(2024019) A Robust Method for Data-Driven Gas-lift Optimization
A. Gambaretto and K Rashid
SLB
Traditional simulation-based approach for Gas-Lift Optimization depends heavily on the quality of reservoir and fluid data. Excessive OPEX and man-hours are needed to maintain data integrity and to ensure the models are suitably calibrated. Even then, pseudo-steady-state models do not consider losses due to multi-pointing condition and slugging behavior; and for dynamic multiphase flow simulation, the added complexity and man-hours required to assert accurate results cannot be sustained on a full field scale deployment.
Gas-Lift Optimization essentially relies on the relationship between the Well Production Rate with the Gas-Lift Injection Rate. The objective of the proposed solution is to remove the need for well models, correlations and personnel from the optimization process and to implement a data-driven (model-free) approach that, by focusing just on the relationship of these variables over time is able to find the next best optimized Gas-Lift Injection Rate setpoint and to implement it directly at the wells via an automated local control loop.

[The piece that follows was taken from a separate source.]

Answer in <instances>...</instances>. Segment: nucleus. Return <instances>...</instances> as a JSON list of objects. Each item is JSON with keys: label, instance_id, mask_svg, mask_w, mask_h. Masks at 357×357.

This data-driven approach has been compartmentalized and developed as an Edge Application, ran directly on site in an IIOT gateway device. This method has the advantage of providing a predictive response that can be used directly in conjunction with a solver for single-well and multi-well optimization (handling well level and group level constraints by need). The application operates under iterative optimization cycles that progress towards system optimality. Even though well conditions are constantly changing over time, and consequently system optimality, these changes are reflected in the high-frequency data gathered by the application running on the gateway on site. Due to the iterative nature of the process, the solver can recognize these changes and react accordingly, adjusting based on the new system conditions in a closed-loop manner.

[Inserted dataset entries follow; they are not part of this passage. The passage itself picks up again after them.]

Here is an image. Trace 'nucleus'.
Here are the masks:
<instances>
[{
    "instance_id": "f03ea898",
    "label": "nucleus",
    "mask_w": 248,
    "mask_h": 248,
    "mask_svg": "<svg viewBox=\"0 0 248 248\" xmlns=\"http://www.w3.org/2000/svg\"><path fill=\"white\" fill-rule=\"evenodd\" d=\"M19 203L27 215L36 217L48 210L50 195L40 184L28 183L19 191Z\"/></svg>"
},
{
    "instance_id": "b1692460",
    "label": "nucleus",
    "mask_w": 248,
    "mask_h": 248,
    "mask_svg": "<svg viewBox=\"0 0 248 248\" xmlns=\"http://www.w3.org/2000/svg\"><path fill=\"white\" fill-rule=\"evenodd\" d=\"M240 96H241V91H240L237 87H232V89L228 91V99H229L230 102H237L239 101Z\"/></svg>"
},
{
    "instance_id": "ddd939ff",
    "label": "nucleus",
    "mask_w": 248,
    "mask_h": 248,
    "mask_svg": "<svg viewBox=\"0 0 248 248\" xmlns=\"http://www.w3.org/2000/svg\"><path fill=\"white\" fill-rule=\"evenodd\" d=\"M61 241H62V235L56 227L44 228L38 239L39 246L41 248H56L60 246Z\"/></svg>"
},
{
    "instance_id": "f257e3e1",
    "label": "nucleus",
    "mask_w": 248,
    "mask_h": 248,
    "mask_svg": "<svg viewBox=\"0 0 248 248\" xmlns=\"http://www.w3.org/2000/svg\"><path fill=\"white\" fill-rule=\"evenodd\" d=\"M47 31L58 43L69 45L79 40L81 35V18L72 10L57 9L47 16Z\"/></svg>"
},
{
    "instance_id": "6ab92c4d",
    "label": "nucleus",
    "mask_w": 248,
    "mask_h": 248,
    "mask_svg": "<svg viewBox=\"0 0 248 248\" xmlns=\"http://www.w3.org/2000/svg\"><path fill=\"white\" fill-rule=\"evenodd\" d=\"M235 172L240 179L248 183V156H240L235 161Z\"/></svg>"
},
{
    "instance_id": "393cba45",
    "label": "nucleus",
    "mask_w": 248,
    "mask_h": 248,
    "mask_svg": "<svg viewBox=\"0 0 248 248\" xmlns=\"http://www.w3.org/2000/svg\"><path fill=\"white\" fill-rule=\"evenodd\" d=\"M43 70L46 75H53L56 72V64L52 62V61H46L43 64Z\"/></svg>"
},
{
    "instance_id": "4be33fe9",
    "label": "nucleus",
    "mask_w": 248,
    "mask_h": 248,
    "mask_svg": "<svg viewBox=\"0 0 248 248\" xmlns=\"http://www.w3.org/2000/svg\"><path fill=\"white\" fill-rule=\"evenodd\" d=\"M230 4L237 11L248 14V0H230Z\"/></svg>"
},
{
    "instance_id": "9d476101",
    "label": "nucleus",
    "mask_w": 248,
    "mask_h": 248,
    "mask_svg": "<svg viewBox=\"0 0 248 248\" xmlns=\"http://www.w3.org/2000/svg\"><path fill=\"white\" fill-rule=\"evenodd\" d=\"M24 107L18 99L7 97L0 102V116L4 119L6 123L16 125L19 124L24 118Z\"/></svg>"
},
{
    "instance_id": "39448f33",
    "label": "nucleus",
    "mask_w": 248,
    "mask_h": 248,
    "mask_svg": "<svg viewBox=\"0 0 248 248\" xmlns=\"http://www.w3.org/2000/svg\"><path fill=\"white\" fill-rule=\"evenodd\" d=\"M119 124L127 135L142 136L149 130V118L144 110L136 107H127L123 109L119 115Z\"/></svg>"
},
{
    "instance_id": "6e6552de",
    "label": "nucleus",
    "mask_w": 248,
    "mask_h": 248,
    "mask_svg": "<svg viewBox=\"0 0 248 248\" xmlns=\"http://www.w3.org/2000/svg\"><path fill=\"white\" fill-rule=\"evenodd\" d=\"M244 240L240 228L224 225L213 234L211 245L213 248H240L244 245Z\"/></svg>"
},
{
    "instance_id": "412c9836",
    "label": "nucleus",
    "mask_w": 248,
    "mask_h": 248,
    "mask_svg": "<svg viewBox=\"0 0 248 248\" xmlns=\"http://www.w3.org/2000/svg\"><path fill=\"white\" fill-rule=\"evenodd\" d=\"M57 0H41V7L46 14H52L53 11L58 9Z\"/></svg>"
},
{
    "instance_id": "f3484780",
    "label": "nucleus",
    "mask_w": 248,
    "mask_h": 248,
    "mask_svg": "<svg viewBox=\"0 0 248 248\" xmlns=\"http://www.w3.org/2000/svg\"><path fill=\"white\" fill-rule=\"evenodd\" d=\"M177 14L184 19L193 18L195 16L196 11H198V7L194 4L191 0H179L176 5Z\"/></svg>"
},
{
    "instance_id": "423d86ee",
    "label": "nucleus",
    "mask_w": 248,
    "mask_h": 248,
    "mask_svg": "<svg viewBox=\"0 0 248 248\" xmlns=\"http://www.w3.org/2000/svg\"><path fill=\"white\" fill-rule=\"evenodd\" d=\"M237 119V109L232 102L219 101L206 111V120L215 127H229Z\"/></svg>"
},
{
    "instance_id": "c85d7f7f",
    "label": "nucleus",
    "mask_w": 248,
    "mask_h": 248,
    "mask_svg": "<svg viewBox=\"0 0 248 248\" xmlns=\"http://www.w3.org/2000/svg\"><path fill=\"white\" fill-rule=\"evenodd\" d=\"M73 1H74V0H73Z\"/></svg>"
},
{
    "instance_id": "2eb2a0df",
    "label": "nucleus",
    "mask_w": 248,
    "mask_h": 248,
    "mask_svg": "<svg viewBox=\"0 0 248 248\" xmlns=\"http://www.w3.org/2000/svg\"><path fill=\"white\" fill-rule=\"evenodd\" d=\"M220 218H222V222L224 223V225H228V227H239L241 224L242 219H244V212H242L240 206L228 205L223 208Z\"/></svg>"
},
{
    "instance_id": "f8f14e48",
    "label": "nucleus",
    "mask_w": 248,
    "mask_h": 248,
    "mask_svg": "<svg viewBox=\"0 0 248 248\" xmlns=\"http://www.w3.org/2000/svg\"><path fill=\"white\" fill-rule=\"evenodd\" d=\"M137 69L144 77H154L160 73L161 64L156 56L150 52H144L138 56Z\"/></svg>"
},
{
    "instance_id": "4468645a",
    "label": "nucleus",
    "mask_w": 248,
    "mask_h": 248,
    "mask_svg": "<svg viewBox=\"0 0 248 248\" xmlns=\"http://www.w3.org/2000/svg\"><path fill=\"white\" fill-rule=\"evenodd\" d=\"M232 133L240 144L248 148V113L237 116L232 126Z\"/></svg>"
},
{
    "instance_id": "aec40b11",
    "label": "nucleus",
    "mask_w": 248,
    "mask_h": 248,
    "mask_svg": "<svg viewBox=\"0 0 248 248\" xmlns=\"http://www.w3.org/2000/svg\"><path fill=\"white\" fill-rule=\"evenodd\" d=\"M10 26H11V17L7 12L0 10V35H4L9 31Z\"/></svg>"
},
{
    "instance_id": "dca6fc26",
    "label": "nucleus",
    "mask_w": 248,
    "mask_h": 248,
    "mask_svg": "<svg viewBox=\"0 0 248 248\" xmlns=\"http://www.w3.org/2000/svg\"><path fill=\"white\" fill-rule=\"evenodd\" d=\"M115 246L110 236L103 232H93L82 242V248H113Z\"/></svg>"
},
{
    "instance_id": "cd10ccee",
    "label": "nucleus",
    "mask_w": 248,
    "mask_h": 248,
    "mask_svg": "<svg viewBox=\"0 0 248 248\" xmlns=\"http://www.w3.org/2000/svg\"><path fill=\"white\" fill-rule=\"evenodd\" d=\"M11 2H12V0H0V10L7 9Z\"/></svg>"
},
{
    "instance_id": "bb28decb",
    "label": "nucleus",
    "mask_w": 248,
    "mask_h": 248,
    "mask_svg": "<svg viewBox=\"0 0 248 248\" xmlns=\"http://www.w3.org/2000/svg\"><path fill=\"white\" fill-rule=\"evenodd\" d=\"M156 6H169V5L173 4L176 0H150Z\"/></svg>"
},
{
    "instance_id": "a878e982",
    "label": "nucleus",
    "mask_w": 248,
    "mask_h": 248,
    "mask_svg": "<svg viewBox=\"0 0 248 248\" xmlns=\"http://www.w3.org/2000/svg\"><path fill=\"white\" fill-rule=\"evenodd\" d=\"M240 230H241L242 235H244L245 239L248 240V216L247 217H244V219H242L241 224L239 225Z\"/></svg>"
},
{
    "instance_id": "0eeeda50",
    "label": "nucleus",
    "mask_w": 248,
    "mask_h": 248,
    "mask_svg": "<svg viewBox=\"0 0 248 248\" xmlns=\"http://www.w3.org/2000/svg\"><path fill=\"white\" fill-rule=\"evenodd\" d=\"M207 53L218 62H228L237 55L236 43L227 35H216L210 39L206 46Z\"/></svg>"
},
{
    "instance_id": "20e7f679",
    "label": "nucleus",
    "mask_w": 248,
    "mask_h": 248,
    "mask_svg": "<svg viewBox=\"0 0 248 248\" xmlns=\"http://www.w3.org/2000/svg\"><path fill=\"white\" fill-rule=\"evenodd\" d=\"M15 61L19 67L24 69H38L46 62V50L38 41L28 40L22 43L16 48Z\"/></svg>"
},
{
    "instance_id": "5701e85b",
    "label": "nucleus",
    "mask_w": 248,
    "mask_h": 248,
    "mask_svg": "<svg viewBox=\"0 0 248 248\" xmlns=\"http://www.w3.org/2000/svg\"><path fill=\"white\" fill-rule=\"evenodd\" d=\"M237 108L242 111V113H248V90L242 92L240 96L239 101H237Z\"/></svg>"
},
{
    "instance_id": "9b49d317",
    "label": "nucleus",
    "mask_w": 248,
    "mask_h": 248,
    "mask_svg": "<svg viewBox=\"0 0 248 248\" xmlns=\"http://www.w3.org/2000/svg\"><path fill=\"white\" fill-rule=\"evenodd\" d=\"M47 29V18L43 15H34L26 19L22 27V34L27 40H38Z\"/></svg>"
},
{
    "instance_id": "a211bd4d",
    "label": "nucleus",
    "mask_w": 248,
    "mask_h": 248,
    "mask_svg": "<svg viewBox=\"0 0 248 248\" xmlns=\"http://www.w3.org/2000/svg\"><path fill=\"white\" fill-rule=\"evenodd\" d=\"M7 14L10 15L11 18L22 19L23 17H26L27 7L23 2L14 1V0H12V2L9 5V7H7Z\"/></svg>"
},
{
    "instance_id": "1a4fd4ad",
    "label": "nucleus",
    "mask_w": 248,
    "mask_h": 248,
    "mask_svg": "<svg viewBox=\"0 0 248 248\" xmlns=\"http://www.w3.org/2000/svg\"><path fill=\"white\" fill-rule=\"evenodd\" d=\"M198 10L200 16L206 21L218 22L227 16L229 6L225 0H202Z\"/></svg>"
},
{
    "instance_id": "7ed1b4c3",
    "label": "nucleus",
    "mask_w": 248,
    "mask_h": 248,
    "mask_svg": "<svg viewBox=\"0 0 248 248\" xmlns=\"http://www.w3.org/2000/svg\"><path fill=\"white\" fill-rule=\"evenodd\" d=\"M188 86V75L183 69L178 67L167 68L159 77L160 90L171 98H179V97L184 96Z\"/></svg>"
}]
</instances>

This paper presents the methodology and the results of a case study of eight wells, including both, single and multi-well optimization. All these wells are unconventional horizontal wells from the Permian basin in Texas, US. Regardless of the complexities associated with unconventional wells, noted by severe slugging and fast changing well conditions, in all the cases the results were outstanding. For the single well optimization, the candidate well was able to outperform the remaining wells in the pad by 5% in production improvement. For the multi-well optimization results vary from 5% to 25% production improvements. The full execution and optimization process was done in a fully autonomous manner, removing completely office and field personnel, as well as the need for well modeling from the optimization process.
This solution demonstrates a fully autonomous and Data-Driven Gas-Lift Optimization workflow, from data gathering and processing, edge computation, multi-well optimization based on field constraints, to the direct well implementation via closed-loop control.